The case of a Uinta County man accused of using an artificial intelligence application to remake a photo of a teenage girl he knows into child pornography resurrects some lawmakers’ concerns about AI deception.
The case of Matthew John McDowell, who turns 47 this year, rose Tuesday to the felony-level Uinta County District Court.
McDowell faces four counts of child pornography possession — each charged as a “subsequent offense” to prior child sexual exploitation and each punishable by between seven and 12 years in prison and up to $10,000 in fines.
Of the four photographs underpinning the four counts, at least one is a deepfake, court documents say.
The original, unaltered photograph was of a teen girl McDowell knows, fully wrapped in a towel from her upper chest to her feet, with her hair wet as though she had just gotten out of the shower, says an evidentiary affidavit by Wyoming Division of Criminal Investigation Special Agent Daniel Allison.
The altered version showed her naked and bore the words “AI generated” in its center, with the application’s name in the upper left corner of the image, wrote Allison.
The affidavit describes the other three photos underpinning the charges as child pornography involving a prepubescent girl depicted in lone sex acts and a sex act with an adult male. The document does not assert that these are deepfakes.
But, seemingly as an aside, it says investigators found “at least nine files of computer-generated imagery or animation” produced from original photos of a teen girl McDowell knows.
Allison’s account says investigators found deepfake-generating applications on one of McDowell’s devices.
One of these applications touts its ability to “swap faces in adult videos using cutting-edge AI technology … achieving a flawless, lifelike effect,” says the document.
Jon Gerard, McDowell’s attorney, declined Wednesday to comment.
Maybe Time For A Second Look
Wyoming has not passed a standalone law banning deepfake fraud, though some lawmakers tried without success to run that kind of legislation in 2024.

__Raw data__
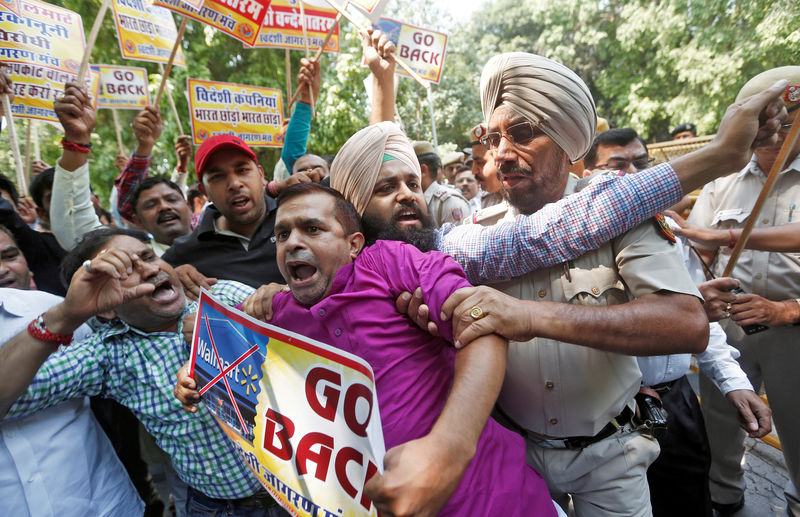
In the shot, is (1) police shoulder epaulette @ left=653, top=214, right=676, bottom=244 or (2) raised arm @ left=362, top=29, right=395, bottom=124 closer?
(1) police shoulder epaulette @ left=653, top=214, right=676, bottom=244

__Task instructions__
Continue the news article above about the Uinta County deepfake case, starting after its final sentence on Wyoming's lack of a standalone deepfake law.

__Result__
Rep. Mike Yin, D-Jackson, had voted in favor of the deepfake fraud bill when the Select Committee on Blockchain, Financial Technology and Digital Innovation advanced it in the 2023 interim, he told Cowboy State Daily in a Wednesday interview.
That bill didn’t focus on child pornography or deepfake porn. It sought to target AI image fraud generally, by making people flag deceptive-yet-realistic images that had been altered. The bill’s enforcement mechanism was a private lawsuit avenue, for anyone misled by deceptive AI images.
It also sought to authorize criminal prosecution of people caught using deepfakes to sway elections.
On hearing of McDowell’s case, Yin said it might be time to review the issue again.
“I’ll be a little crude here, but it’s f***ed up that people do this sort of thing,” said Yin of the allegations. “And I mean, maybe we should continue to figure out whether we should have an additional offense for this.”
Yin said he’s glad justice is being sought in this case.
Rep. Rachel Rodriguez-Williams, R-Cody, confirmed late Wednesday that she’s co-sponsoring a bill by Rep. Jaymie Lien, R-Casper, to address this issue.
“The AI Innovation and Child Protection act (would give Wyoming) the tools to lead with both innovation and integrity,” wrote Rodriguez-Williams in a Wednesday text message, adding that the bill seeks to safeguard people and ensure Wyoming retains a competitive edge in the AI market.
The text of the bill was not available by press time.
DCI Says It’s Doing The Thing
DCI is “well aware of the capabilities Artificial Intelligence offers in the generation of Child Sexual Abuse Material and will investigate those cases in a similar fashion as traditional CSAM cases,” DCI Commander Ryan Cox wrote in a Wednesday email to Cowboy State Daily, which he said was the product of his conversation with ICAC Commander Ryan Hieb.
AI gives new ways to make computer-generated images that in the past may have used cut-and-paste tools.
“Regardless of the production method, DCI will apply the full scope of our investigative resources to these cases,” added Cox.
Allison’s affidavit makes a similar statement, pointing to Wyoming’s child-porn ban and its inclusion of “computer-generated” and “modified” imagery in its definition of the illegal material.
It’s unclear whether the U.S. Supreme Court would agree.
The high court addressed this issue before the AI era, in the 2002 case Ashcroft v. Free Speech Coalition. The court struck down as unconstitutional a federal ban on “virtual child pornography.”
“The argument that virtual child pornography whets pedophiles' appetites and encourages them to engage in illegal conduct is unavailing because the mere tendency of speech to encourage unlawful acts is not a sufficient reason for banning it,” says the case syllabus.
But, noted Blockchain Committee Co-Chair Sen. Chris Rothfuss, D-Laramie, the Uinta County case isn’t a perfect parallel to Ashcroft.
That’s because the victims of fraudulent deepfake pornography aren’t necessarily sex abuse victims, but they still suffer harm.
Ashcroft’s “virtual” images, conversely, weren’t realistic morphs of real people.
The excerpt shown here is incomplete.